Assignment must not be less than 2100 words
It is due within 12 hrs from now
Stats 1 Assignment
The purpose of the statistics project is to go through the process that a statistician goes through when analyzing new data. You will be asked to do some Exploratory Data Analysis, describe the data using descriptive statistics and plots, answer some questions about probability of future information, create confidence intervals, and describe relations of the data through the use of correlations and linear regressions.
For this project you will use StatCrunch (or any other software you are comfortable using.). You will use the data from the StatCrunch Website entitled “Sample College Data.” This is data sampled from universities from a few states on the East Coast and you will use it to work through the sections below. To find the data follow the link to StatCrunch from MyMathLab. In the Data box click the link to “Data sets” and use the search bar to find the data set “Sample College Data”, then open StatCrunch.
Section 1 Exploratory Data Analysis: In this section of your analysis you will need to open the data, describe the data by data type, understand the sample size, the number of data points for each row etc.

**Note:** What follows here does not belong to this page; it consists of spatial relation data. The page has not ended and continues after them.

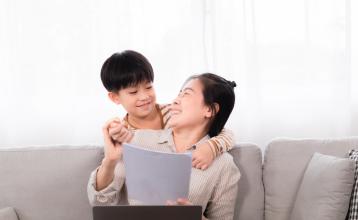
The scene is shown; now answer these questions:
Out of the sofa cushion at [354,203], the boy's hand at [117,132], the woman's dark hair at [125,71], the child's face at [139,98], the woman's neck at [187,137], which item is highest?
the woman's dark hair at [125,71]

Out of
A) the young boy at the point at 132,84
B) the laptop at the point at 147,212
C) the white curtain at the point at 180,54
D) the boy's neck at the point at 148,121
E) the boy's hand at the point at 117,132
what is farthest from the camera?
the white curtain at the point at 180,54

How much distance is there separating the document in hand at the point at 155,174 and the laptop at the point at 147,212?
167mm

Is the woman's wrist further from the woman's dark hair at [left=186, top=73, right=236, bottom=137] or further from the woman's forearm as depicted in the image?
the woman's dark hair at [left=186, top=73, right=236, bottom=137]

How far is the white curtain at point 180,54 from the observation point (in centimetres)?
258

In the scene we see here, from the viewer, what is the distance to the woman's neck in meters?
1.93

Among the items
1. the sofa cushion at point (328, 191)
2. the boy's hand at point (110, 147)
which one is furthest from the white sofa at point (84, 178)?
the boy's hand at point (110, 147)

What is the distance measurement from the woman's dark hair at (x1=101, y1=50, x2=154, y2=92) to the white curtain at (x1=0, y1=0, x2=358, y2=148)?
1.94ft

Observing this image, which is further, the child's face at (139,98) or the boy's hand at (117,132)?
the child's face at (139,98)

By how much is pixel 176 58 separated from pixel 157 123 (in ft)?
1.95

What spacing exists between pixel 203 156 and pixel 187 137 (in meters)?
0.14

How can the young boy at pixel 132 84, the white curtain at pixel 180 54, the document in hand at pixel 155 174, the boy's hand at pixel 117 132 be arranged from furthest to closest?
the white curtain at pixel 180 54 < the young boy at pixel 132 84 < the boy's hand at pixel 117 132 < the document in hand at pixel 155 174

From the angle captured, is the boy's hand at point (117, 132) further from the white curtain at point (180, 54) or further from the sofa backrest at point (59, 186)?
the white curtain at point (180, 54)

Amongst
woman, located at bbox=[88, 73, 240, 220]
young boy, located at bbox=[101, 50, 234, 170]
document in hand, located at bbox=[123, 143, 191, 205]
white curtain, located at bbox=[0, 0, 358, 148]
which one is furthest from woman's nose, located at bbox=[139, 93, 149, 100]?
white curtain, located at bbox=[0, 0, 358, 148]

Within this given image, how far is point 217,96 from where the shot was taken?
74.2 inches
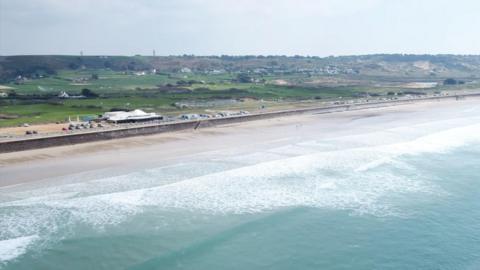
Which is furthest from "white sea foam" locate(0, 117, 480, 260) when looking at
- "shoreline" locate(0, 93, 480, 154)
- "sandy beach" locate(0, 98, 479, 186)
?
"shoreline" locate(0, 93, 480, 154)

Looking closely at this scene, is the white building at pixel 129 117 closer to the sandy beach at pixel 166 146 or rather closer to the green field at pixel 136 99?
the sandy beach at pixel 166 146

· Think about displaying the categorical (qualitative data) using pie charts or bar charts
· For numerical (quantitative) look to show the data using histograms or other appropriate plots.
For every plot or piece of information about the data you uncover, please summarize what the plots/information says about the “shape” of the data.

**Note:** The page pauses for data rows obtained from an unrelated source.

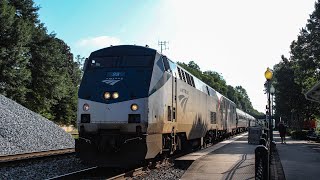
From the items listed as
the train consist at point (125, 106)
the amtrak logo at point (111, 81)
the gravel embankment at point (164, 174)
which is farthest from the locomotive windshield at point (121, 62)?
the gravel embankment at point (164, 174)

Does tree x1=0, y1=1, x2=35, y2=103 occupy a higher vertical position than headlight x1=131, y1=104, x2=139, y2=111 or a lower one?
higher

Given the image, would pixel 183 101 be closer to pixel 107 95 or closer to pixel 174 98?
pixel 174 98

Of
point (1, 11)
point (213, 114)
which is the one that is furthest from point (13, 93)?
point (213, 114)

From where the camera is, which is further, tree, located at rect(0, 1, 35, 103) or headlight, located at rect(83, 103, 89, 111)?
tree, located at rect(0, 1, 35, 103)

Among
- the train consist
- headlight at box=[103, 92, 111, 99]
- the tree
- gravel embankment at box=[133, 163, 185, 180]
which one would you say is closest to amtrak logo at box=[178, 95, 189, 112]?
the train consist

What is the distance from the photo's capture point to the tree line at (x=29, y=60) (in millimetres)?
41656

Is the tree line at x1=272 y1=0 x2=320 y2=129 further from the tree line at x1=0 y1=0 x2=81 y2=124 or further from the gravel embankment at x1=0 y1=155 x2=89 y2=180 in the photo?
the gravel embankment at x1=0 y1=155 x2=89 y2=180

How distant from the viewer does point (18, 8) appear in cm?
5006

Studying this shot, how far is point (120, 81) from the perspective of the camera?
13.0m

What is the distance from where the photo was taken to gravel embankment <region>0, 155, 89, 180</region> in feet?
42.2

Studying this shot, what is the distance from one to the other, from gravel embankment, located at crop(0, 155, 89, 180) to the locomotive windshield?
3.88 m

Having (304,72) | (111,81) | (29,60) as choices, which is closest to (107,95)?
(111,81)

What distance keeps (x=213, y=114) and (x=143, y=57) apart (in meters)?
13.1

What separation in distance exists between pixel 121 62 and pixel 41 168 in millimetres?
4844
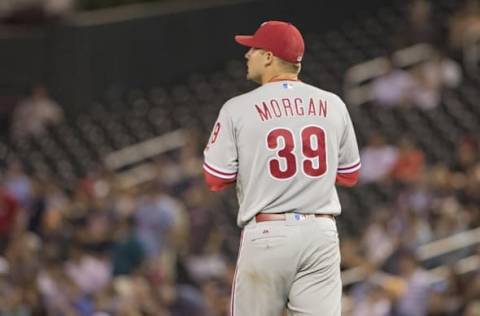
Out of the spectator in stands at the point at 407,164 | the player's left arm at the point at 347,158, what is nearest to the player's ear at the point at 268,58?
the player's left arm at the point at 347,158

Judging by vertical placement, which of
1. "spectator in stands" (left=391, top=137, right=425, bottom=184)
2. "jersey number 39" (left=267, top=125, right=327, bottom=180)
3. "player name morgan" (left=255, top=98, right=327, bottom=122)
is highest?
"player name morgan" (left=255, top=98, right=327, bottom=122)

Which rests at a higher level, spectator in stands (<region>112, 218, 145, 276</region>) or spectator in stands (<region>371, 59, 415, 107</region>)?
spectator in stands (<region>371, 59, 415, 107</region>)

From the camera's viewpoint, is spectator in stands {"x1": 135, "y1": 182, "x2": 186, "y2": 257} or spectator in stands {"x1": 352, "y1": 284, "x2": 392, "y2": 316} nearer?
spectator in stands {"x1": 352, "y1": 284, "x2": 392, "y2": 316}

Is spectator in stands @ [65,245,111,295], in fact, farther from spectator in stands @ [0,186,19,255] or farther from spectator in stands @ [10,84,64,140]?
spectator in stands @ [10,84,64,140]

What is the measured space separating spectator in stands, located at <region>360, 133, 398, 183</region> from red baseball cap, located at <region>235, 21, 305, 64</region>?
33.9 ft

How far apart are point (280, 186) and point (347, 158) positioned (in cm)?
42

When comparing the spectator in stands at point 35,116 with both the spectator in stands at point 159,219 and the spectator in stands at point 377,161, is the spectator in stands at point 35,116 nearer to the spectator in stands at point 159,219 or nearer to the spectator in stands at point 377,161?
the spectator in stands at point 377,161

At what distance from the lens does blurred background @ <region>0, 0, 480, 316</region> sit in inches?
525

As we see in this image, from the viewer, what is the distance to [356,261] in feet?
47.2

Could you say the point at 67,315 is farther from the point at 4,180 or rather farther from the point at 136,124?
the point at 136,124

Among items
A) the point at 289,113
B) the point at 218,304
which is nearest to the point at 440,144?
the point at 218,304

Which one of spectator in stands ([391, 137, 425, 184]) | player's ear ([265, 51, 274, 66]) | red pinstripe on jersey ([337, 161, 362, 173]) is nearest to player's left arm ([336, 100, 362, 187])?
red pinstripe on jersey ([337, 161, 362, 173])

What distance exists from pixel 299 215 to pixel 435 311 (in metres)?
6.26

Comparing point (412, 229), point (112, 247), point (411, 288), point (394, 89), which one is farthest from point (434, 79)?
point (411, 288)
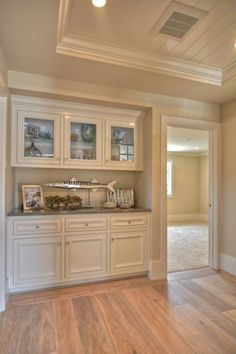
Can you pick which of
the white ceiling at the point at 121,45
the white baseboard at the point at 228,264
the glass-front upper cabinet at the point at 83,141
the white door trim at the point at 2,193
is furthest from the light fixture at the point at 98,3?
the white baseboard at the point at 228,264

Section 2 Descriptive Statistics: In this section you will describe the data using methods we learned for qualitative and quantitative data. This includes frequencies, measures of central tendency, measures of dispersion and any other statistics you may find within the data (percentiles, outlies, etc.).
For all descriptive statistics that you find ensure that you summarize each and how/what is describes in the data.
Section 3 Probabilities: In this section you will find the probability of several possible outcomes listed below. You will need to use the data to create these probabilities.
1. Find the probability that a randomly selected university will be public.
2. Find the probability that a randomly selected university will have an Admissions rate equal to 70% but less than 80%.
3. Find the probability that a randomly selected university will have an admissions rate below 60% given that it is a private institution.
Section 4 Confidence Intervals: In this section you will need to construct 95% Confidence intervals of the mean and variance of all the numerical (quantitative) data. For each please interpret the confidence interval and explain any surprising results.
Section 5 Hypothesis Testing: In this section you will make some hypotheses about the data and then use what we learned in lecture/homework to test these hypotheses.
1. Is the average Admissions Rate greater than 70?
2. Is the average Retention Rate less than 80?
3. Is the average Graduation Rate equal to 55?
4. Is the average Admissions Rate for Private universities the same as that for Public?
Section 6 Correlation and Regression: In this section you will calculate the correlation matrix and discuss any interesting findings or expected findings. You will also build a regression model and compare the coefficients to the correlation matrix.
1. Calculate the correlation matrix for the qualitative columns.
2. Build a regression model that takes the dependent variable Admissions Rate:
a. Do a simple linear regression with SAT Reading as the independent variable.
b. Do a simple linear regression with Average Financial Aid as the independent variable.
c. Compare the two above outputs to the correlation matrix entries and discuss what you see.
3. Build a regression model that takes the Variable Graduation Rate:
a. Repeat a-c from part 2 and discuss the results.